# PV Power Forecasting with LSTM

This notebook demonstrates how to use the LSTM-based model for photovoltaic (PV) power forecasting. The model predicts power output for the next 24 hours based on historical data and weather forecasts.

## Overview

The forecasting process involves:
1. Loading a pre-trained LSTM model and corresponding scalers
2. Obtaining historical data for the initial sequence
3. Fetching weather forecast data for the prediction horizon
4. Processing and scaling the data appropriately
5. Iteratively predicting the power output one hour at a time
6. Visualizing and analyzing the results

Let's begin by importing the required modules.

In [None]:
import pandas as pd
import numpy as np
import matplotlib.pyplot as plt
import seaborn as sns
from datetime import datetime, timedelta
import os

# Import our custom inference module
from lstm_lowres_inference import LSTMLowResInference

# Set plotting style
sns.set_style('whitegrid')
plt.rcParams['figure.figsize'] = (12, 6)
plt.rcParams['font.size'] = 12

## 1. Initialize the Forecaster

First, we create an instance of the `LSTMLowResInference` class.
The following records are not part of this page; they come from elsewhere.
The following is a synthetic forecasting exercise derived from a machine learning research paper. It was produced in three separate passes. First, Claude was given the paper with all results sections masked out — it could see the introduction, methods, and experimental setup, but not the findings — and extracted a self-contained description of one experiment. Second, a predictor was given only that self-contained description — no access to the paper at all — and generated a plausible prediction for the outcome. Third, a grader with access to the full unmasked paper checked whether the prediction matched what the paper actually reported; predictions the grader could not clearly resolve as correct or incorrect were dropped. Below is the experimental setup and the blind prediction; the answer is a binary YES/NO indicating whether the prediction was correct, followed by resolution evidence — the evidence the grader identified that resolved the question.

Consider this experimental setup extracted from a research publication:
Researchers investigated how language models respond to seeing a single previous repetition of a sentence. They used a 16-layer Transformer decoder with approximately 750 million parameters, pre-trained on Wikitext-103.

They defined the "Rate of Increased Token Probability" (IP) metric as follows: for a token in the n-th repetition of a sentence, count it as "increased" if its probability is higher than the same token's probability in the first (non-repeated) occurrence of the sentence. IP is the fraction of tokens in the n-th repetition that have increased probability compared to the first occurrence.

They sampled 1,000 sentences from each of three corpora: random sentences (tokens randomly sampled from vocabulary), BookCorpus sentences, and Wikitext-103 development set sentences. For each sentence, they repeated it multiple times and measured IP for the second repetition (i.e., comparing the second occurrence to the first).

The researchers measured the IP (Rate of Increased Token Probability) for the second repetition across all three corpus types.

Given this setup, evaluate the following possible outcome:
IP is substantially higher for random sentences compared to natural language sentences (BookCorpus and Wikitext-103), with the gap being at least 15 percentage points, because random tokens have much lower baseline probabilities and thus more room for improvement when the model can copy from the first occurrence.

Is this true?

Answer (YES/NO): NO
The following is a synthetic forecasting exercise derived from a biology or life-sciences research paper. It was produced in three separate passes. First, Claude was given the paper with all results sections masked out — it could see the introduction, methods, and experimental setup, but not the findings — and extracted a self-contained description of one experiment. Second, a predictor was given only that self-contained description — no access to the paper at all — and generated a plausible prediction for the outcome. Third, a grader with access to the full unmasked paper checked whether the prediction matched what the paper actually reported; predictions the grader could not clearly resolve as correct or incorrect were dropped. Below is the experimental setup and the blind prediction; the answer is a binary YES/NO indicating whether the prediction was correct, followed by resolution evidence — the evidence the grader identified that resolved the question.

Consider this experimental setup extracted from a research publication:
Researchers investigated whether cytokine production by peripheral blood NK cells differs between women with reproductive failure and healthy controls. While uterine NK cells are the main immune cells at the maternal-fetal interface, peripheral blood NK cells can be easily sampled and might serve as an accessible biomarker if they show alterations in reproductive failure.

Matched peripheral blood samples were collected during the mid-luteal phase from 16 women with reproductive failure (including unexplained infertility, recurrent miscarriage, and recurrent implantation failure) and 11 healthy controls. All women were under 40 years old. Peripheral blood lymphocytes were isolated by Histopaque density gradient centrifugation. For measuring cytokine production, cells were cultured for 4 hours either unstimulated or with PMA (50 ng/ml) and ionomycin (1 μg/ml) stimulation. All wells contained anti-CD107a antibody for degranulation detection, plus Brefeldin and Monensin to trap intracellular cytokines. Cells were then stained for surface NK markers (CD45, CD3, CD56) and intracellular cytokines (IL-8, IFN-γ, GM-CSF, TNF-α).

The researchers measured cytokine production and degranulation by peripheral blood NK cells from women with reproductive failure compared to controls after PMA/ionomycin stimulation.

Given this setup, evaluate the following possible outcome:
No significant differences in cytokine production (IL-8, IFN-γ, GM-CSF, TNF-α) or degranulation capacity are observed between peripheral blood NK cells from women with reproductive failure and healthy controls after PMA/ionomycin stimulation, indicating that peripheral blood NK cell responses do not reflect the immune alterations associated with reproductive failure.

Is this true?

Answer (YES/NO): YES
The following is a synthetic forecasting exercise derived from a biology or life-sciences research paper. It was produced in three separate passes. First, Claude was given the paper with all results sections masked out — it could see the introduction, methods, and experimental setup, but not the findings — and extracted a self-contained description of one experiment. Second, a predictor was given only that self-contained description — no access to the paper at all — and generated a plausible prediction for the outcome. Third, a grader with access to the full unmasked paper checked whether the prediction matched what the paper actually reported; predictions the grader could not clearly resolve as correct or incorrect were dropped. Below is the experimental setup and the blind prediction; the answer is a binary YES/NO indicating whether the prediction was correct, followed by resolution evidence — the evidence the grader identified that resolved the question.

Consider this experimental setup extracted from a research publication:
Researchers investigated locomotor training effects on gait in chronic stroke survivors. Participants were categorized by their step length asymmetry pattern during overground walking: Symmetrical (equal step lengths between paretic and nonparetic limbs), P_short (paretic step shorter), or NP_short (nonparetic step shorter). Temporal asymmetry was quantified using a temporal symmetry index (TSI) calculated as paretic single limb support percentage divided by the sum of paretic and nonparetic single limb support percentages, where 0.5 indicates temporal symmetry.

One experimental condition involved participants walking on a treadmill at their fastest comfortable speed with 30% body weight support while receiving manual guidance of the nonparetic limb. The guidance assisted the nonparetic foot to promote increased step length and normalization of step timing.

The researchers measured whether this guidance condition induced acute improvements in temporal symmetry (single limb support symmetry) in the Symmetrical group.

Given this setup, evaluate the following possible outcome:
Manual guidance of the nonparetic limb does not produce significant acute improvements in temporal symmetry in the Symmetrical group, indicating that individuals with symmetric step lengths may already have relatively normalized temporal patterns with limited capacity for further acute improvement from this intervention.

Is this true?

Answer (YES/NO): NO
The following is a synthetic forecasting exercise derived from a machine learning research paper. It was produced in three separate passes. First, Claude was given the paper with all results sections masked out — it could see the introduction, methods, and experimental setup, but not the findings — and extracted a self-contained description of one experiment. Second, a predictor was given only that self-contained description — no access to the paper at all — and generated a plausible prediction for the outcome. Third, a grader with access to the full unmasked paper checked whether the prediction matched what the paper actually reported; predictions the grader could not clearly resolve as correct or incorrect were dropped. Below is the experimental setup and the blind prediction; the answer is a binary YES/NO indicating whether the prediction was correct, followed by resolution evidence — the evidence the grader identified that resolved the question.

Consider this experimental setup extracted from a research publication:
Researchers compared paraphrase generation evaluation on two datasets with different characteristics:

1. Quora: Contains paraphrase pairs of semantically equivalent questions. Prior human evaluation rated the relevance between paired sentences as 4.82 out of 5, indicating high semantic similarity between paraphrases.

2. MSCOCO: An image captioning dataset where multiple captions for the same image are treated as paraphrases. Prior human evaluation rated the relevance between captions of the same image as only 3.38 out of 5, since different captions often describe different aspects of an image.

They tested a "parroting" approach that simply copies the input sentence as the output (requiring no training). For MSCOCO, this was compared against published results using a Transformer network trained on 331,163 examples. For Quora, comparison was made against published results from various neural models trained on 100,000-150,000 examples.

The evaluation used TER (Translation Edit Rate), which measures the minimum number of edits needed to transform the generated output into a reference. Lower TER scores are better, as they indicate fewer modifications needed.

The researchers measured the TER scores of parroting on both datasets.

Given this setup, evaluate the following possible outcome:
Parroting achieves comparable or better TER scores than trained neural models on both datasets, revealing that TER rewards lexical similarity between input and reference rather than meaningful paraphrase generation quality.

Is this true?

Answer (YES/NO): NO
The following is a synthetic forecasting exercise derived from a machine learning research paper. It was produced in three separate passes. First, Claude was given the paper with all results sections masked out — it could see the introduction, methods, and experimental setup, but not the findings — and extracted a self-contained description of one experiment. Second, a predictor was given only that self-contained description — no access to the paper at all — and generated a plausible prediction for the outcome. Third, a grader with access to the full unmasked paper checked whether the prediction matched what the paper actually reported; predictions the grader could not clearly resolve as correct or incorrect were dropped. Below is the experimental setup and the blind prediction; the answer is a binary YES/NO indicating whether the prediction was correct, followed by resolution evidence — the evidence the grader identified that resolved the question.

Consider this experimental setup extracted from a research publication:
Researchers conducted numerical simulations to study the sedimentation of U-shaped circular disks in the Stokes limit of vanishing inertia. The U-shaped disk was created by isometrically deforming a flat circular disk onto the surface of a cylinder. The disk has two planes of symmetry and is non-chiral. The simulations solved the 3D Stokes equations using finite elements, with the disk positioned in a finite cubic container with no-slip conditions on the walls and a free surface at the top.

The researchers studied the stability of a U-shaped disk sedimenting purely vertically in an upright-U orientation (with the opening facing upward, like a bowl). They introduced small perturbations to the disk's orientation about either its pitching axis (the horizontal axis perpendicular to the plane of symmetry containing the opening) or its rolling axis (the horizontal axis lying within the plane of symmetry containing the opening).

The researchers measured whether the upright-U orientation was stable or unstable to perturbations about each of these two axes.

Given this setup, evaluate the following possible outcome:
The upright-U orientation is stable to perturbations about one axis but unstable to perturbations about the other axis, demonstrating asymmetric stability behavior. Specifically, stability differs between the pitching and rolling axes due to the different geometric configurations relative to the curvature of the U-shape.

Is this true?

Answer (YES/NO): YES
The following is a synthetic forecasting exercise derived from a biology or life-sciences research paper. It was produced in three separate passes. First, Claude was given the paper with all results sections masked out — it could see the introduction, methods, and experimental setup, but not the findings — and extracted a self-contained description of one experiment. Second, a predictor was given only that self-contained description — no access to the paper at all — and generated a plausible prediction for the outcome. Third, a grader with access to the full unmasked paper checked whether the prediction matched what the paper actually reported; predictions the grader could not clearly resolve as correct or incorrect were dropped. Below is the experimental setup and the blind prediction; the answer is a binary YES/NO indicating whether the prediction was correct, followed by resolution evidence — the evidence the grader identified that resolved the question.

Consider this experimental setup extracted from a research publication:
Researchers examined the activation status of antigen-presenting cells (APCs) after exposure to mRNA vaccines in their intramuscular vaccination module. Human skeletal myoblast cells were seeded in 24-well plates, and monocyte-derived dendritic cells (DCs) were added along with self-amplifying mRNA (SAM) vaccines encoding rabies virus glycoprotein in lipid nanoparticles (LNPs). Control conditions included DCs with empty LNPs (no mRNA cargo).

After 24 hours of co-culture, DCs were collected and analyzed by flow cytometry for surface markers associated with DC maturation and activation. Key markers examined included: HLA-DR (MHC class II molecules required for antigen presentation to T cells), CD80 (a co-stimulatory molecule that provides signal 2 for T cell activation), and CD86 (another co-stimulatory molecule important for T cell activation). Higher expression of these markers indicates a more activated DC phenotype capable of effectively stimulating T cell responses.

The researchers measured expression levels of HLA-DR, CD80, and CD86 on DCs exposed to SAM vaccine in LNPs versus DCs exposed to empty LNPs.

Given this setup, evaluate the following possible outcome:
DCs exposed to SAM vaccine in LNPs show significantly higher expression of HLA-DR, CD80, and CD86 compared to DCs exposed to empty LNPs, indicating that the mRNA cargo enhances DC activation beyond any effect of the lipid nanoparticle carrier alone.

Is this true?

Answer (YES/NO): NO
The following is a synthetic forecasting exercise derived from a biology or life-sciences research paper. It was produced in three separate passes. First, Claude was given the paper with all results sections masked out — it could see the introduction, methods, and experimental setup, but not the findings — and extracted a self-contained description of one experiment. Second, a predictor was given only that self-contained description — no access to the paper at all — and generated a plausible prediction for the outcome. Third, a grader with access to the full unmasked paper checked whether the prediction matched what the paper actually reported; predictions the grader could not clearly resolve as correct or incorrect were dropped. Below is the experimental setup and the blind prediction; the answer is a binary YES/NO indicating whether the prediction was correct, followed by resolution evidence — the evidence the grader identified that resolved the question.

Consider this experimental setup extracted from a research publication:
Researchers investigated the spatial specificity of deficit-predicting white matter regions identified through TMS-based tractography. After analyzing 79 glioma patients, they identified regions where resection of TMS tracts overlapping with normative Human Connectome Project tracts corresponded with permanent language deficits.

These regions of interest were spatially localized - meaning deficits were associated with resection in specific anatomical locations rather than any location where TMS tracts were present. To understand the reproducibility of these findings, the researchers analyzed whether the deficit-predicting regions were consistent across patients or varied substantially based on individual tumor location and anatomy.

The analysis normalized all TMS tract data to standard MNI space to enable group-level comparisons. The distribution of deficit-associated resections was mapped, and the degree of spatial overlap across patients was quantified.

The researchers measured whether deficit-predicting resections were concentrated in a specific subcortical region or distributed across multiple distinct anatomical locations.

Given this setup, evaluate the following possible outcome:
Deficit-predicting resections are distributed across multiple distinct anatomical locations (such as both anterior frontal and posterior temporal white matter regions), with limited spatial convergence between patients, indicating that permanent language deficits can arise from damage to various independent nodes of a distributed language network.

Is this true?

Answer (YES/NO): NO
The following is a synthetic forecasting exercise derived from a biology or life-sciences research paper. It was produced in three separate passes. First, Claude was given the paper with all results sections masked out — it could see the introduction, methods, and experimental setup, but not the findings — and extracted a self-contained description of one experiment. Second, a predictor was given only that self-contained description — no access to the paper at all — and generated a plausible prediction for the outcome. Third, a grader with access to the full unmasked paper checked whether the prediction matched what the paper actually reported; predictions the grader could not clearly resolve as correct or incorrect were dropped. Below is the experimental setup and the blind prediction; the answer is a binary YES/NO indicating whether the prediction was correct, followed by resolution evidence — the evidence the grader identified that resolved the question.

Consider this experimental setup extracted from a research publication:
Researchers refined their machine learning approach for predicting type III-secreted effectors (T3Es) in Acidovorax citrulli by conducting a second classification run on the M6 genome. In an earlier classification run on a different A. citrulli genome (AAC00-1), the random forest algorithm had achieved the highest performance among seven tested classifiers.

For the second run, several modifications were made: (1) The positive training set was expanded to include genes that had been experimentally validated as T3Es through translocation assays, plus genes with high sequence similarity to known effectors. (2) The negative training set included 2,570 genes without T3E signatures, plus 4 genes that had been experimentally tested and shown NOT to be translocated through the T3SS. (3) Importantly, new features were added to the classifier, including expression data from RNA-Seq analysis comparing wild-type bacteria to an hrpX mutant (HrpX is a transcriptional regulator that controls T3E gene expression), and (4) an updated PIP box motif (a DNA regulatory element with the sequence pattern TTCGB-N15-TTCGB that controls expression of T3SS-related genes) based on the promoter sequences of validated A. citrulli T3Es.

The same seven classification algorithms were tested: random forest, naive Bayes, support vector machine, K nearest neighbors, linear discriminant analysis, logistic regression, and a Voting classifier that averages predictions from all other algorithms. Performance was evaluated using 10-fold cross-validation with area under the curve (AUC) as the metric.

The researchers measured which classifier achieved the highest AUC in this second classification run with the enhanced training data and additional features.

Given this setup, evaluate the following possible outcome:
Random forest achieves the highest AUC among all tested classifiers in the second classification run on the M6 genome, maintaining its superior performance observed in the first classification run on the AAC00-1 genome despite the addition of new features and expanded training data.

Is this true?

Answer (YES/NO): NO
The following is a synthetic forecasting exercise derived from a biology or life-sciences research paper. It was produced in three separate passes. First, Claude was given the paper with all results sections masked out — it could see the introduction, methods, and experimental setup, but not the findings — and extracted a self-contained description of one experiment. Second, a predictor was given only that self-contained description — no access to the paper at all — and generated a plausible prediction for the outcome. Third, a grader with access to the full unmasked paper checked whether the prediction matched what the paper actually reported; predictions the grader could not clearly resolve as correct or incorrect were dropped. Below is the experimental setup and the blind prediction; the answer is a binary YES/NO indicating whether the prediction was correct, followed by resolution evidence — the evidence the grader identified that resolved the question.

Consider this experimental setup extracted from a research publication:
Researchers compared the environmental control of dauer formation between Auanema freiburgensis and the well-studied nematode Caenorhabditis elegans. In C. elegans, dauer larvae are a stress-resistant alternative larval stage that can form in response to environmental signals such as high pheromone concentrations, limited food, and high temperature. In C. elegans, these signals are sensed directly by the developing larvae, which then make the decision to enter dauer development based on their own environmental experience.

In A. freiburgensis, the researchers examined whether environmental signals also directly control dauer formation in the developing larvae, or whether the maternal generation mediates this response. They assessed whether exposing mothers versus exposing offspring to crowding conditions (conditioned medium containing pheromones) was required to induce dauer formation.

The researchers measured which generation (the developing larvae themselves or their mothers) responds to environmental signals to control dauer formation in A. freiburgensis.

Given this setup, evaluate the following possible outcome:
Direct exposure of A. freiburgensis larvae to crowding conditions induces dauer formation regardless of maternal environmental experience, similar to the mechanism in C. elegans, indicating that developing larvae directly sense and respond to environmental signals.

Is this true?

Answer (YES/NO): NO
This will automatically load the most recent trained model and its corresponding scalers.

In [None]:
# Create forecaster with default sequence length (24 hours)
forecaster = LSTMLowResInference()

# Print model information
print("Model summary:")
forecaster.model.summary()

## 2. Examine Historical Data

Let's load and explore the historical data that will be used as the initial sequence for our forecast.

In [None]:
# Load the most recent sequence of historical data
historical_data = forecaster.load_historical_data()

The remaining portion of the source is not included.